Enfermedad y Sanidad

 
En un mundo donde ha avanzado tanto la tecnología, aún se observan comunidades azotadas por las enfermedades. Los tiempos han cambiado, ya los virus son distintos, más agresivos y menos controlables. Millones de personas en todo el mundo sufren de manera casi que sin remedio, y qué decir de las enfermedades del alma, que al igual que las naturales, también están matando gente; es suficiente con sintonizar un canal de noticias por la radio o por la televisión y ver cómo el odio, la envidia, y más, dirigen al ser humano a la muerte...
 
Perdona que te haga esta pregunta recién comenzando este mensaje: ¿pareces alguna enfermedad en tu cuerpo en este momento? Porque quisiera hablarte de esto un poco. He visto el sufrimiento de una enfermedad física a mi alrdedor desde que tengo memoria,; cómo una persona vigorosa de pronto se ve afectada por un accidente o por algún ataque virulento o bacteriano. Lo cierto es que se ve afectado no sólo el cuerpo, sino también el ánimo de quien está padeciendo. Por años vi a familiares muy cercanos sufrir enfermedades bastante agresivas, como el cáncer, que se van robando, además de la vida, las esperanzas.

En este punto podemos referirnos a una época en la historia, y en un lugar del medio oriente, de regiones que por años estuvieron atestadas por imnunerbles pestilencias, de las que poco o nada se conocían cura. La ciencia era a penas infantil, y los enfermos sólo eran relegados a las afueras de las ciudades y abandonados casi del todo para no contaminar los centros urbanos. Se podían contemplar a los leprosos y paraliticos a las orillas de los caminos en las entradas y/o salidas de los pueblos mendigando, suplicando por pan. Era lamentable imaginar aquello, pero apareció alguien en el panorama de aquellas almas miserables y adoloridas:

"Recorría Jesús todas las ciudades y aldeas, enseñando en las sinagogas de ellos, y predicando el evangelio del reino, y sanando toda enfermedad y toda dolencia en el pueblo." - Mateo 9:35 -

Era hermoso aquel momento en el que los sufrimientos podían acabar tan sólo con escuchar hablar del Reino de Dios por alguien que lo conocía muy bien, JESUCRISTO. También conocía sus padecimientos; podía llegar a todos aquellos afligidos y desdichados; darles esperanza a aquellos que sólo esperaban la muerte.

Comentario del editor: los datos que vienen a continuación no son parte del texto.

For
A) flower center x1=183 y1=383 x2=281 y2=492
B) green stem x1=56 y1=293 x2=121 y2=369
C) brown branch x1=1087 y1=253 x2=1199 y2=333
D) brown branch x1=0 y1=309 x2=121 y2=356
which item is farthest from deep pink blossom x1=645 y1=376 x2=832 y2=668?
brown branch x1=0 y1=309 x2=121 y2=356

Usted y yo podríamos con mucho detenimiento identificarnos con esos "pobres". En algún momento de la vida, quizás hoy, podemos damos cuenta que hemos acumulado golpes en nuestro corazón y que han producido heridas que nos desangran día tras día. En las noticias nos enteramos de personas famosas que han alcanzado muchísimos logros, han acrecentado fortunas y adquirido poder. Pero sucede que están muriendo, son infelices; no se deje engañar por las fotografías en yates lujosos y sonrisas falsas. El vacío en sus almas los llevan a consumir todo tipo de cosas, no logran sanar los temores y las desdichas del pasado, y terminan, muchos, hasta suicidándose.

Así que existen enfermedades que afectan naturalmente para quitar el aliento de estos cuerpos mortales, y también existen enfermedades que destruyen la vida de las personas. Por eso me encanta hablar de Jesucristo,  quien llegó para darnos Vida y Vida en abundancia. Llegó para acercarnos al Dios que planeó maravillosas cosas para nosotros, pero que con nuestras decisiones perversas las alejamos. JESUCRISTO también para sanarnos de la maldad y el pecado que nos destruye.

El ser humano necesita un sanador del alma, alguien  que pueda vendar sus heridas, alguien que esté en la capacidad para ser su protector y benefactor, alguien que le ame de manera especial.

"Y al ver las multitudes, tuvo compasión de ellas; porque estaban desamparadas y dispersas como ovejas que no tienen pastor." - Mateo 9:36 -

Quizás hoy, como yo un día, te sientas solo o sola, desamparado o desamparada,  y pueda que necesites una mano sobre la cual apoyarte y levantarte del estado en el que te encuentras... JESUCRISTO siente profunda compasión y desea mostrate su amor.

Rindere en sus brazos, no pelees más solo o sola. No esperes morir. Invita a JESUCRISTO entrar en tu corazón y pídele que desde allí dentro sane tu vida.